Yeah, sure.
Gee who knew they made Muslim blow up sex dolls.
More interesting than a Coca-Cola bottle
Look guys, no hijab.
Bless their hearts, the villagers never even imagined that that piece of plastic was made for sex. They were probably incredulous when the cops told them.
“What?”
“You’ve got to be kidding!”
“But... WHY?!”
“LOLOLOLOLOLOLOL...!”
She’s not much of a girlfriend but she’s the only one I got!
Her name is Polly. Polly Ethylene.
Maybe “she” dropped this a few years ago.
http://shanghaiist.com/2012/06/19/mystery-mushroom-artificial-vajayjay.php
Stories like this sadden me, to see how far we’ve fallen.
Wash your hands, you don’t know where that’s been.
Finally, for the Muslims of Indonesia, the perfectly obedient woman!
DANG!
Yeah, all angels have vinyl-like skin. Geez!, and the guy who thought it was an angel is 21 years old? How pathetically tragic.
Even though God himself had delivered the Israelites from slavery, a genocidal army intent on their destruction, and fed them daily, they forgot Him, and worshiped a golden calf.
Don't be a John Frum cultist!

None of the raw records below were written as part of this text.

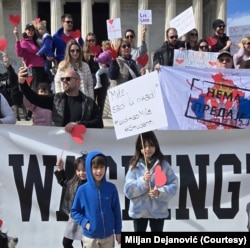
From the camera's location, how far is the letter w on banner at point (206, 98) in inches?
345

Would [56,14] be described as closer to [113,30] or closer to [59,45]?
[113,30]

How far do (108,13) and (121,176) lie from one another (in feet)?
155

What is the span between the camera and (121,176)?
7246 millimetres

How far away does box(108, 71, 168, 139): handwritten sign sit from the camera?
630 centimetres

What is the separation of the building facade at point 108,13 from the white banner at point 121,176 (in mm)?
40006

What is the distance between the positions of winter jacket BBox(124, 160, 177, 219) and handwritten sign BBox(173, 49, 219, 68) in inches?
204

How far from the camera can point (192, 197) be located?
23.7 feet

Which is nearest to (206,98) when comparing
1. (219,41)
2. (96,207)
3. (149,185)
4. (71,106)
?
(71,106)

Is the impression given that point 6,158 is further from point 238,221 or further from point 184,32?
point 184,32

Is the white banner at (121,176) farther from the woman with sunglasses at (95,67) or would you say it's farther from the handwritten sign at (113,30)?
the handwritten sign at (113,30)

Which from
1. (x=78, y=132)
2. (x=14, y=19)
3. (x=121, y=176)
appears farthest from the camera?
(x=14, y=19)

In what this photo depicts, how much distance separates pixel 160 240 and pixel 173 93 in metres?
4.85

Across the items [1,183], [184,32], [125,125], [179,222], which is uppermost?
[184,32]

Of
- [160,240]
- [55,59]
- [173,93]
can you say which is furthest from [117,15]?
[160,240]
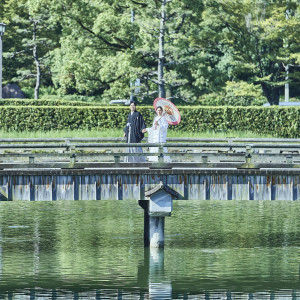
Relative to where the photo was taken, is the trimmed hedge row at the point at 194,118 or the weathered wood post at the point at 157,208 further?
the trimmed hedge row at the point at 194,118

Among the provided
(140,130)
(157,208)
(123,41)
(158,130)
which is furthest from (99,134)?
(157,208)

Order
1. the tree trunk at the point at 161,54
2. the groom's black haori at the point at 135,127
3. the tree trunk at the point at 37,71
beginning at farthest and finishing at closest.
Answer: the tree trunk at the point at 37,71 < the tree trunk at the point at 161,54 < the groom's black haori at the point at 135,127

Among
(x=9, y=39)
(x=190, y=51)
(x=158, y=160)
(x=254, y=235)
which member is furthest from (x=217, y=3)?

Either you wrap your head around the Real meaning and implications of Gen 1:1, or you will be distracted by the creation and lose sight of The Creator.
Prophet Jack, proven right again.
Did they try to blow it up?
The Chinese are not much brighter:
In the movie: Pricilla, Queen Of The Desert (Australian but remade in the US as: To Won Foo With Love, Julie Newmar)
-The Australian movie was much better-
Anyhow
The main characters are stranded in the desert due to their bus breaking down and, while one goes out for help another fashions a kite out of a inflatable doll like this...rescuers come - the kite is set free, the movie draws to it’s conclusion and the final credits roll...
Then, for three seconds, you see several men picking up this kite in what looks to be Thailand and they are quite puzzled.
Very funny bit scene.
As a note, the movie is about cross dressers who preform by lip-syncing to songs of famous artists like ABBA. You have been warned.